Pull out every line of the data below that contains the string "image". Case counts.

════════════════

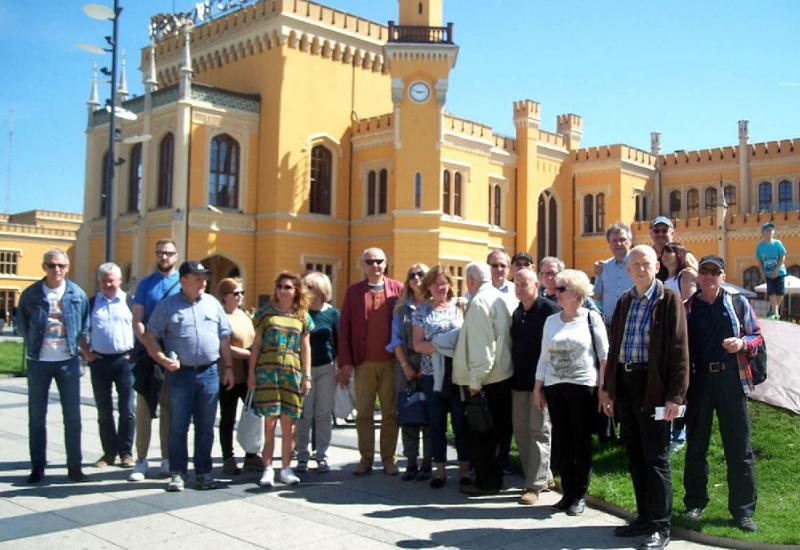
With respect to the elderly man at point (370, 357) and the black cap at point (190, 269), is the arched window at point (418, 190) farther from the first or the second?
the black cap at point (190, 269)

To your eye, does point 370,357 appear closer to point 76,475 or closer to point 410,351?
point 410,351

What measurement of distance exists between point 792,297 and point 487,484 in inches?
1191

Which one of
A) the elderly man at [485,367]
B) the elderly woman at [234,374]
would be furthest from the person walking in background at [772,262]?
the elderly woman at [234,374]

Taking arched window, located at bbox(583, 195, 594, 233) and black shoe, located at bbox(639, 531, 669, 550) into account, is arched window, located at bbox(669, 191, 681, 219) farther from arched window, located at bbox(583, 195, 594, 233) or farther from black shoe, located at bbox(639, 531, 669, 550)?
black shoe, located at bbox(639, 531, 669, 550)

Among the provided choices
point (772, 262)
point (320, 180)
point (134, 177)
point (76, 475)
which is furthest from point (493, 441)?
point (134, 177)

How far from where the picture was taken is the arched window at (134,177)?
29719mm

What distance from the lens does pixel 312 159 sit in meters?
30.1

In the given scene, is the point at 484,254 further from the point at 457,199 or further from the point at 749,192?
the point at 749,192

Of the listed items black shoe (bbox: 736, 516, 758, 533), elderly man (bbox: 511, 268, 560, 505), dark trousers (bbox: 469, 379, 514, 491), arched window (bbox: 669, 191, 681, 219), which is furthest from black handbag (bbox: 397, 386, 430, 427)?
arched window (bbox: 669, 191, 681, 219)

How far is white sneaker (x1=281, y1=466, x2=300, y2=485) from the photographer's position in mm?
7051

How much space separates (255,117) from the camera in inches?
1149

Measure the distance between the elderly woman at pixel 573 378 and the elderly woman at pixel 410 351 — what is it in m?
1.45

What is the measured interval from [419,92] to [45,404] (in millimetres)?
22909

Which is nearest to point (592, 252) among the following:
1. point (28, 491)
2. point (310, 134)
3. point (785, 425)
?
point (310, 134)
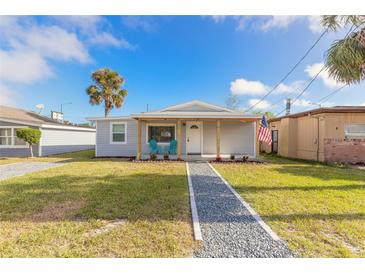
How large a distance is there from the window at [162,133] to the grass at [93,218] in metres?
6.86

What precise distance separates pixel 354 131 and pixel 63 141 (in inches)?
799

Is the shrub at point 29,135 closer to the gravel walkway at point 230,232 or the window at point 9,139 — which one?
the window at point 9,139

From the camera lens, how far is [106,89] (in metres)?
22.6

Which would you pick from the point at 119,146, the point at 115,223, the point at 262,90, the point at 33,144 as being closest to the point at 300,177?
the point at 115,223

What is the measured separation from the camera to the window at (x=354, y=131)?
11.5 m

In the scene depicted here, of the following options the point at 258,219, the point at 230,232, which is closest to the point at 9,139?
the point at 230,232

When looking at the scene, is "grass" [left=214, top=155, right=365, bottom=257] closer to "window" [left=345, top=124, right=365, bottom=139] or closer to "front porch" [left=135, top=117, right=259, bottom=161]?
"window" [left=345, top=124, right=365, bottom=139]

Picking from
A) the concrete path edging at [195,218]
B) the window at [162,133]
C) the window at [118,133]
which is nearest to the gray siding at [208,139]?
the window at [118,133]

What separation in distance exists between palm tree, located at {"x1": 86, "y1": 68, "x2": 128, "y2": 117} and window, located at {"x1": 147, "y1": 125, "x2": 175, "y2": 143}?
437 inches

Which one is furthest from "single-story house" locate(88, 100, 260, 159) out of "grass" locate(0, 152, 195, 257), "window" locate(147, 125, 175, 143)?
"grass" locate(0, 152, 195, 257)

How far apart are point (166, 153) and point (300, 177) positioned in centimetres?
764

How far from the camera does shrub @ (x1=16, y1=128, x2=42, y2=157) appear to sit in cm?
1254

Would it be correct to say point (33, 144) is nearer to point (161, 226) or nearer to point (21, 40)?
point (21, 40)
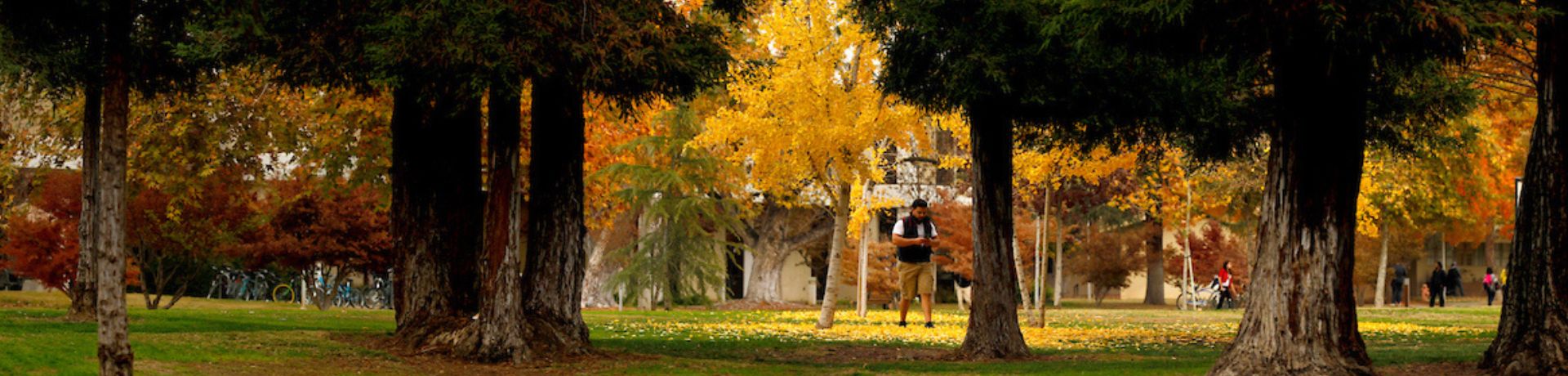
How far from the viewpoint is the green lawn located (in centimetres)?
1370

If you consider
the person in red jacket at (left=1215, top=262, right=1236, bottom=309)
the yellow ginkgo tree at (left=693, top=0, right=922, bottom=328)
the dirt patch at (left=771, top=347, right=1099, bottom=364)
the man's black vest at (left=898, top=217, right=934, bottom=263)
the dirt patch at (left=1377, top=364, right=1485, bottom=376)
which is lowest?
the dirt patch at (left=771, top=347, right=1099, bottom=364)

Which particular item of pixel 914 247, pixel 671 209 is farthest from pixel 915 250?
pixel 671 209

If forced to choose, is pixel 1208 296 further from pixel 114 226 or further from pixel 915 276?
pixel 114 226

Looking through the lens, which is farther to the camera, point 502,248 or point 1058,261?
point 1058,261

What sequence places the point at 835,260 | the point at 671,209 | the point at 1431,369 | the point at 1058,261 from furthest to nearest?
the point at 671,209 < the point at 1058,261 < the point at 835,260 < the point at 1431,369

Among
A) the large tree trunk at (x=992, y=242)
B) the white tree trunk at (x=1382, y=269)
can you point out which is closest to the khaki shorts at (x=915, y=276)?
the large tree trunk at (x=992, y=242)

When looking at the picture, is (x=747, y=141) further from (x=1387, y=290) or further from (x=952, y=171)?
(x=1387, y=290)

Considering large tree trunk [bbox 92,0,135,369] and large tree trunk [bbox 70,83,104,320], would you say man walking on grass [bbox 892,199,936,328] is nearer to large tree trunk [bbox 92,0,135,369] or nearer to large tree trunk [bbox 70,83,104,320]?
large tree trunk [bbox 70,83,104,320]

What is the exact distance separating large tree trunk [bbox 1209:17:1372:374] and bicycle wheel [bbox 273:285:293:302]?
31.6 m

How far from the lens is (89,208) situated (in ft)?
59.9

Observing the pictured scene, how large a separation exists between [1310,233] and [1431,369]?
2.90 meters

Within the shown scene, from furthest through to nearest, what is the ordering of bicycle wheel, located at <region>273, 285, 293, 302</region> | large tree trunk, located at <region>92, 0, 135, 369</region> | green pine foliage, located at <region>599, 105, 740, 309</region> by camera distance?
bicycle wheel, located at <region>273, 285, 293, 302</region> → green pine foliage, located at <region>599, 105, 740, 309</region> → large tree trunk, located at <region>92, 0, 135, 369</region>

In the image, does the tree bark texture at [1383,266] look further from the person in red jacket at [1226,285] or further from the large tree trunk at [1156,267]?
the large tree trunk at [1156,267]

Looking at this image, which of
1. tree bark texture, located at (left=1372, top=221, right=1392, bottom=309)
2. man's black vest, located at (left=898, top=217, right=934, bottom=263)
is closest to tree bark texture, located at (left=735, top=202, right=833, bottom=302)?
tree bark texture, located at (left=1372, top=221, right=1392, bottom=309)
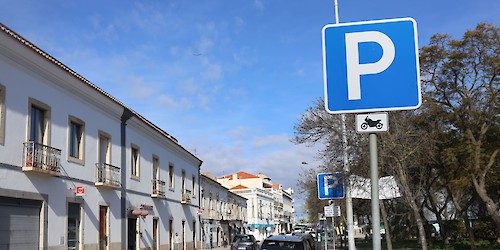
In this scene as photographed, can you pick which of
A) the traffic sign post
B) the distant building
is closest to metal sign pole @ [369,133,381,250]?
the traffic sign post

════════════════

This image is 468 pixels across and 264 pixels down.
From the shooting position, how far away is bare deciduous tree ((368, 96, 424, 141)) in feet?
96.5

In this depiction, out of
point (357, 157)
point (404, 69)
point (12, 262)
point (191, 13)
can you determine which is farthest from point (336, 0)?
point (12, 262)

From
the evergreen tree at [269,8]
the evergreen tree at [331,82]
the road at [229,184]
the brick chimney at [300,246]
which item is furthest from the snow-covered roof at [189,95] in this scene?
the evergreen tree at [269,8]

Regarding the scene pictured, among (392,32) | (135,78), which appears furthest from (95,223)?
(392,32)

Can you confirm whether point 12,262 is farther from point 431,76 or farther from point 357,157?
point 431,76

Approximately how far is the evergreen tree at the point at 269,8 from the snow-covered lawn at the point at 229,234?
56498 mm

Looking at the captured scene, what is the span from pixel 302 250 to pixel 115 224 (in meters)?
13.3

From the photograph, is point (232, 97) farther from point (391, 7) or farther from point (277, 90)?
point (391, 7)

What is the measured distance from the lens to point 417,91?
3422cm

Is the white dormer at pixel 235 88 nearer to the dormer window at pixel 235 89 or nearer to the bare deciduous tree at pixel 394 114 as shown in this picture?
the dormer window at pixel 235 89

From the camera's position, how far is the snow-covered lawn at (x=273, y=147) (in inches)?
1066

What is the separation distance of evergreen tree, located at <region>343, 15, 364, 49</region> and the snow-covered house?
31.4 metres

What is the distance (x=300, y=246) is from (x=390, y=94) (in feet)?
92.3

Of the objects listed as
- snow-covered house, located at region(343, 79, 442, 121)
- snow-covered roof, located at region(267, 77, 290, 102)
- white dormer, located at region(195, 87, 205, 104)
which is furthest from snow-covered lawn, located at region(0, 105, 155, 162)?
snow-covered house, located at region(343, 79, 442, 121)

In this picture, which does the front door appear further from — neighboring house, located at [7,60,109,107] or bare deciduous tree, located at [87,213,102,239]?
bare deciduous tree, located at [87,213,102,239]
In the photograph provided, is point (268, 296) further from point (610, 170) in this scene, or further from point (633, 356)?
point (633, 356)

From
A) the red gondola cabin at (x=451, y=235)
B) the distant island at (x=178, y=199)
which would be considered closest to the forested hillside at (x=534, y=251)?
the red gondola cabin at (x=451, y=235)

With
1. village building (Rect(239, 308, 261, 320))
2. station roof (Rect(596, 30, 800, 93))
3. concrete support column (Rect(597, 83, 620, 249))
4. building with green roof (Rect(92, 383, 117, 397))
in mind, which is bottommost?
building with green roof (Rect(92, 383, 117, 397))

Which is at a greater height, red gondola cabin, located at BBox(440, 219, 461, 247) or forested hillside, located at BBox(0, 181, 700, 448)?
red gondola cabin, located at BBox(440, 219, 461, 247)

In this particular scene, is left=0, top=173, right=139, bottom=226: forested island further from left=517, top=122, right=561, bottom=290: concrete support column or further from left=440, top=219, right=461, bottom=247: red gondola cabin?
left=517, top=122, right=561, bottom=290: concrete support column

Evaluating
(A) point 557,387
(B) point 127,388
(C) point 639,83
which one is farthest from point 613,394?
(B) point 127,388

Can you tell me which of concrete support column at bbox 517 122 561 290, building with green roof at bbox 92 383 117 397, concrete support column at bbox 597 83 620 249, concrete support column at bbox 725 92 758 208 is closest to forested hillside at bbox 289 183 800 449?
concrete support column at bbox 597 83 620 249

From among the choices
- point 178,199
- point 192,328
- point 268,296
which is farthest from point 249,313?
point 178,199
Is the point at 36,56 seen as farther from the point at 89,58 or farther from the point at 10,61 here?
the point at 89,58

════════════════

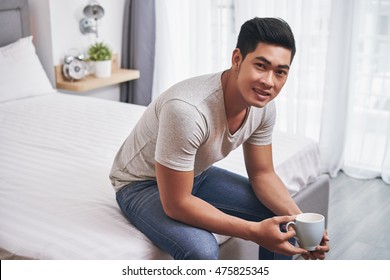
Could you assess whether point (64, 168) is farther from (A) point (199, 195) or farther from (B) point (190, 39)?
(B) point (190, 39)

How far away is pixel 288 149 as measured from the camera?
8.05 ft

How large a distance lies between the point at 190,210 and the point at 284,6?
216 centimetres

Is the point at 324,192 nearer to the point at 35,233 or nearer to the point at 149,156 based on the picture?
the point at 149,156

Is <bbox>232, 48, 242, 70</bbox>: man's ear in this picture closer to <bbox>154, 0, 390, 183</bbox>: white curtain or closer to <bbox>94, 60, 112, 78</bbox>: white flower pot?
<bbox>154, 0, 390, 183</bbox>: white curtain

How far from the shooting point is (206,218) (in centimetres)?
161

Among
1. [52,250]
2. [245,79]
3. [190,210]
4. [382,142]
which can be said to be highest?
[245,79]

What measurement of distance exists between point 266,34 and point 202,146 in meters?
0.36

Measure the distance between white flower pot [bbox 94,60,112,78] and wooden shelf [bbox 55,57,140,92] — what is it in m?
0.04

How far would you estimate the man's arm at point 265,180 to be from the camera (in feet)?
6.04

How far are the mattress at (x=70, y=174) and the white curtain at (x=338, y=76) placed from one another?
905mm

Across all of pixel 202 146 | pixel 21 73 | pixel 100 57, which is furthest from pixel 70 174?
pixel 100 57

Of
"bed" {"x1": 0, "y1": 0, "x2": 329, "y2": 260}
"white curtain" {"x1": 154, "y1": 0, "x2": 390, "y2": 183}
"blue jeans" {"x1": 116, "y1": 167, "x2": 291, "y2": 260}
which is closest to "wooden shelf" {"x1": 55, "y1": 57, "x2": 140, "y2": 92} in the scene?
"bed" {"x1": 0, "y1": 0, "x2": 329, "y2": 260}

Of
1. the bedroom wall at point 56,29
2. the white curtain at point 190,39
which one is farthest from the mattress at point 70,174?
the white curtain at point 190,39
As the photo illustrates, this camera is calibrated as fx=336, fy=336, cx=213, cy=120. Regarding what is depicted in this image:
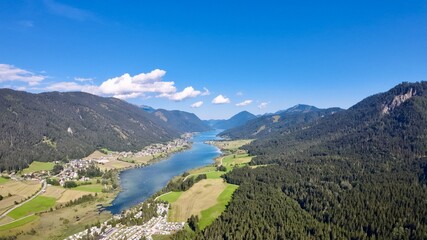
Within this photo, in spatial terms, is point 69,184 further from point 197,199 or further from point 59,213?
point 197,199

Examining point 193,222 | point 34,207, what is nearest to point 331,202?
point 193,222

════════════════

**Correct answer**.
In the image, does the tree bark texture at [1383,266] look further from the person in red jacket at [1226,285] or further from the large tree trunk at [1156,267]?
Looking at this image, which of
This image is 468 pixels across and 264 pixels down.
As the photo illustrates, this camera is calibrated as fx=336, fy=336, cx=213, cy=120. Regarding what is depicted in this image:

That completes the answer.